Former ECB President Mario Draghi’s “…whatever it takes…” policy is not exactly unravelling although it is presenting his successor as well as markets with some serious headaches. Having just alluded to the Fed and its balance sheet, one should not underestimate what the ECB has done in terms of bond buying. But, whereas the Fed has been out there doing what it did in support of one large economy, the ECB has been burdened with the overtly political task of preventing the weakest in the herd of being isolated and brought down. Greece and Italy are the two which immediately spring to mind. Political correctness, and a jolly good kick in the shins by the ECB, has suppressed the use by research teams of once common sobriquets such as “the Garlic Belt” or the “PIGS” – Portugal, Italy, Greece and Spain – so that in a strange way public discourse has been manipulated away from those members.

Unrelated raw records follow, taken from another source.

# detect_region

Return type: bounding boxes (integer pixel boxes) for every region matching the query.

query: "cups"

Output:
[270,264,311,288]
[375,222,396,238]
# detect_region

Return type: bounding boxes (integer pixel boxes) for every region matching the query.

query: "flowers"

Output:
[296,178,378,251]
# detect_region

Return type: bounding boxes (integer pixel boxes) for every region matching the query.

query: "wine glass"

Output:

Another great ECB acronym is PEPP, the Pandemic Emergency Purchase Programme, which was added to the APP, the Asset Purchase Programme. Between the two of them and added to the regular ECB balance sheet, they have mopped up well over € 8.5 trn in eurozone securities. Formerly immutable rules had to be re-written so that the debt of non-investment grade sovereigns could be booked and, although it is never spoken about at official level, it is evident that without significant ECB support, some of the weakest members of the eurozone would have long gone to the wall. How to reverse QE without letting the air out of the life raft? A curious side-effect of the support programmes is that there is now so little collateral in free float that long end rates which should be rising in line with the front end are not doing so. More buyers at supposedly more attractive rates that stock available.
The author is a retired City trader specialising in fixed income who now works as a freelance strategy consultant.